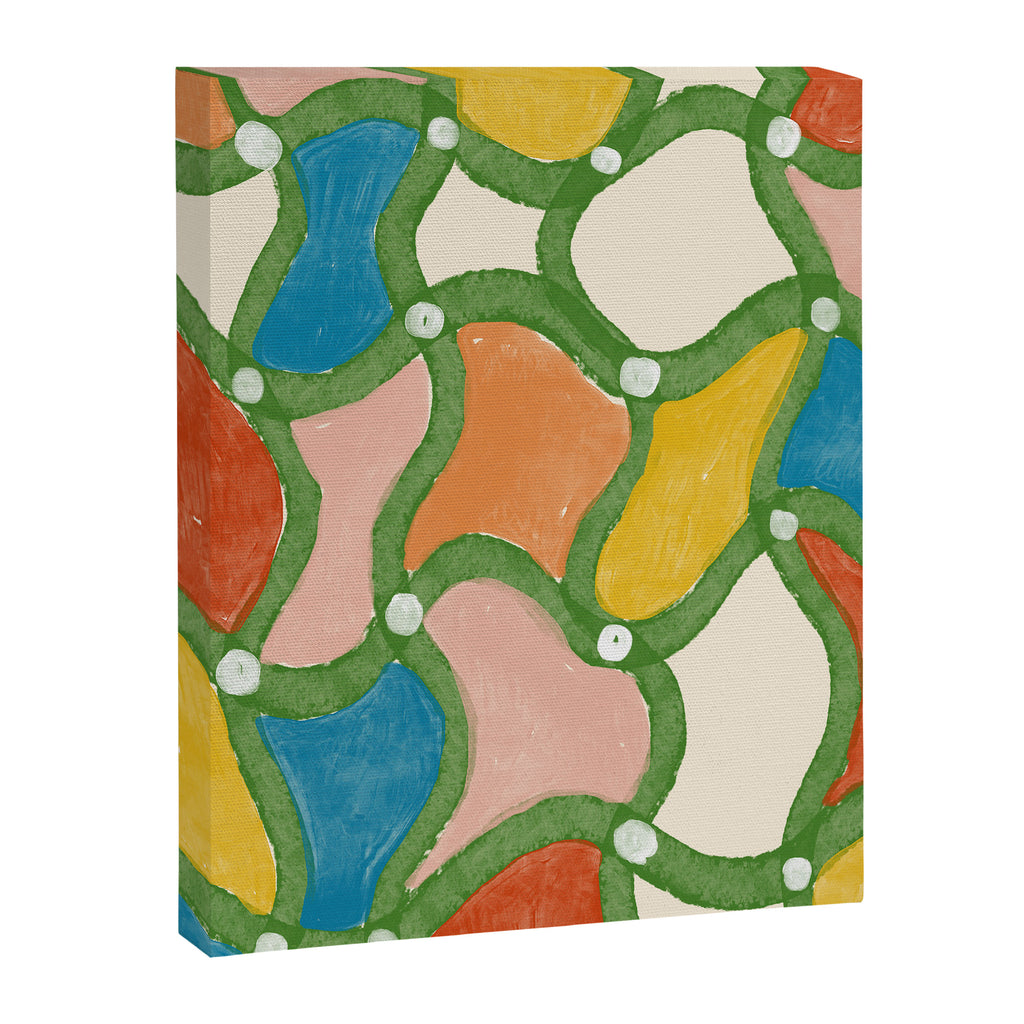 Gingham 1 Canvas Print Gallery Image 6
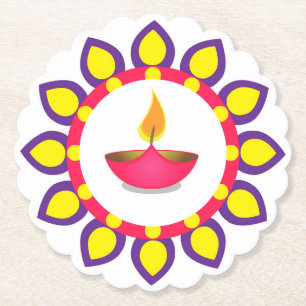 Dessous-de-verre En Papier Diwali Diya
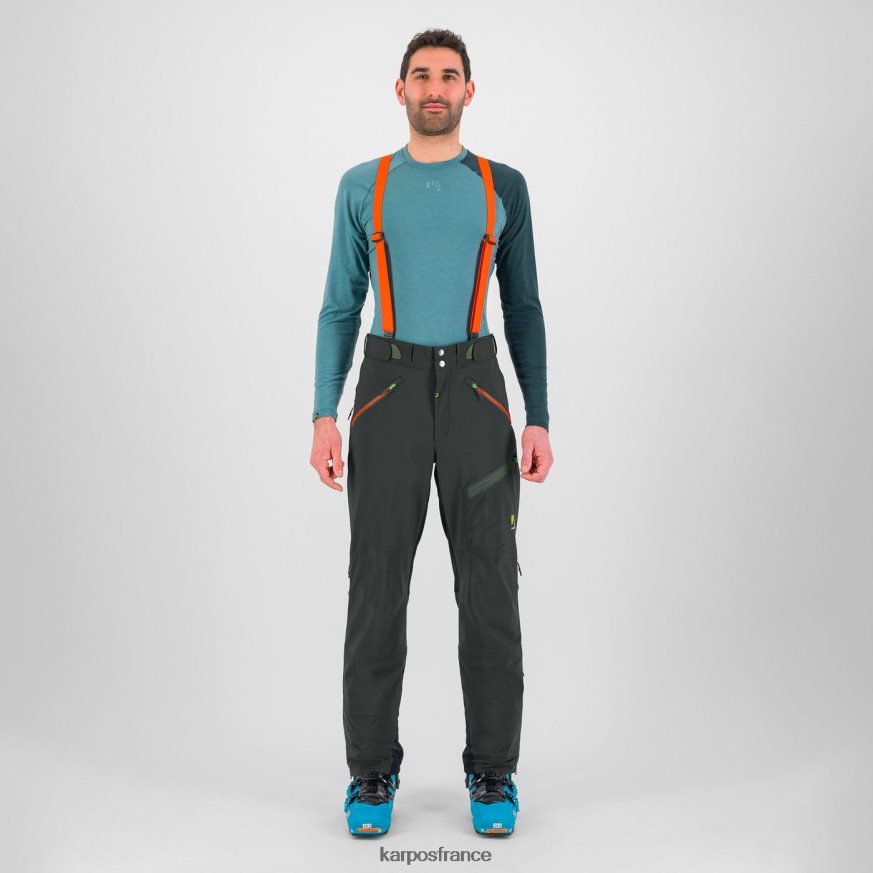 Hommes Karpos noir/orange épicé pantalon schiara evo 28PL68457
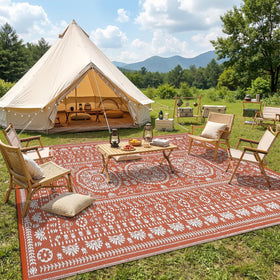 Garvee pet-friendly and kid-proof outdoor rug for patios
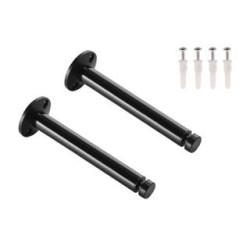 Supports longs pour cable tendu T.B.T, noir, 2 pices, 16cm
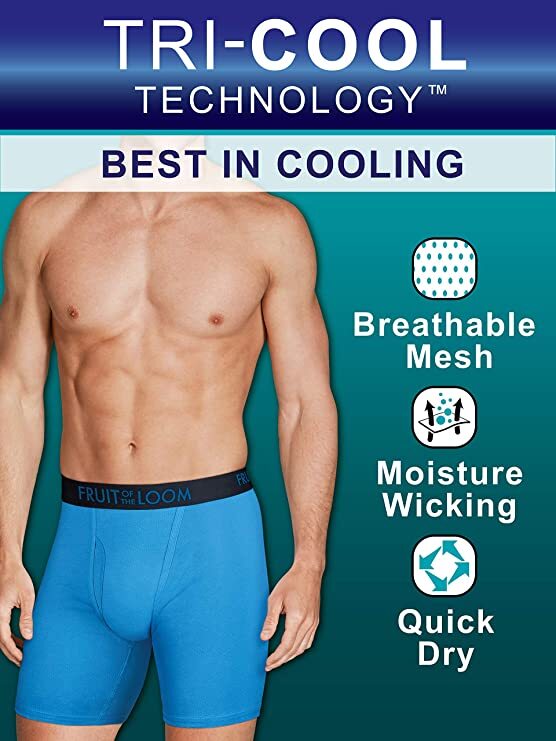 Fruit of the Loom Men’s Breathable Cotton Briefs S M L XL 2X ( 2 or 4 Pack)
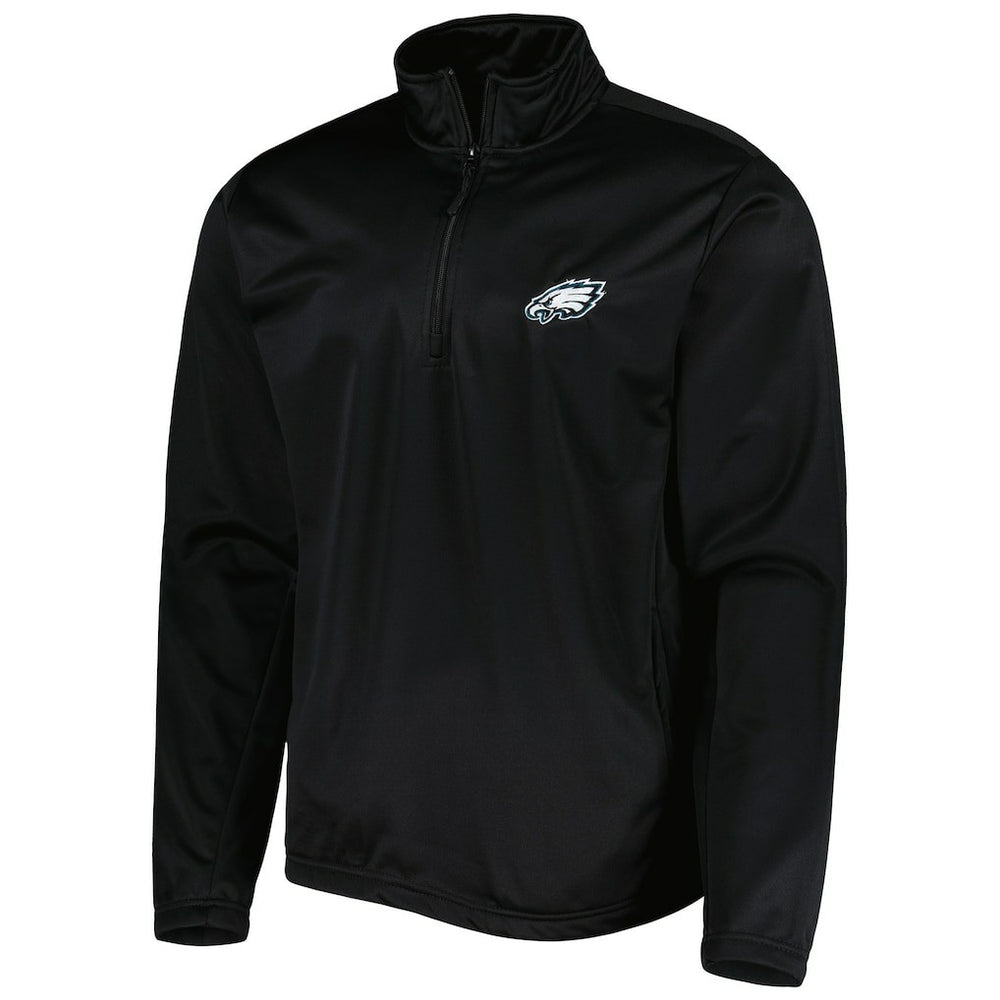 Philadelphia Eagles Dunbrooke All-Star Tech Quarter-Zip Top - Black - NFL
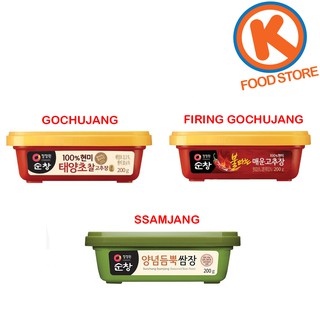 Red Pepper Paste Gochujang/Firing Gochujang/Ssamjang 200g 100% Authentic Cooking Essentials (1)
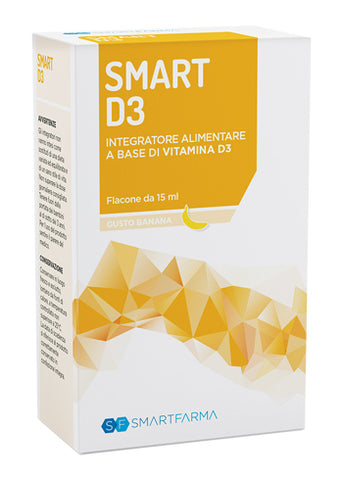 Smart d3 gocce 15ml banana
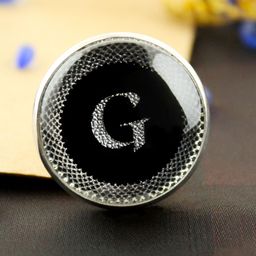 Kavove Men Alphabet G Lapel Pin Brooch-image-86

§

**Required action**
Reproduce each of the lines above word for word, leaving out the pictures.

**Finished exercise**
 Gingham 1 Canvas Print Gallery Image 6
 Dessous-de-verre En Papier Diwali Diya
 Hommes Karpos noir/orange épicé pantalon schiara evo 28PL68457
 Garvee pet-friendly and kid-proof outdoor rug for patios
 Supports longs pour cable tendu T.B.T, noir, 2 pices, 16cm
 Fruit of the Loom Men’s Breathable Cotton Briefs S M L XL 2X ( 2 or 4 Pack)
 Philadelphia Eagles Dunbrooke All-Star Tech Quarter-Zip Top - Black - NFL
 Red Pepper Paste Gochujang/Firing Gochujang/Ssamjang 200g 100% Authentic Cooking Essentials (1)
 Smart d3 gocce 15ml banana
 Kavove Men Alphabet G Lapel Pin Brooch-image-86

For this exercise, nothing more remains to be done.